STATED GOAL = Rewrite the listing below with "camera" changed to "viewer" everywhere it appears, leaving everything else unchanged.
* * * * * * *
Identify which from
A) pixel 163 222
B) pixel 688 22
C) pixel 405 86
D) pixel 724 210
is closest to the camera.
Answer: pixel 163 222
* * * * * * *
SOLUTION BELOW =
Identify which from
A) pixel 163 222
B) pixel 688 22
C) pixel 405 86
D) pixel 724 210
is closest to the viewer.
Answer: pixel 163 222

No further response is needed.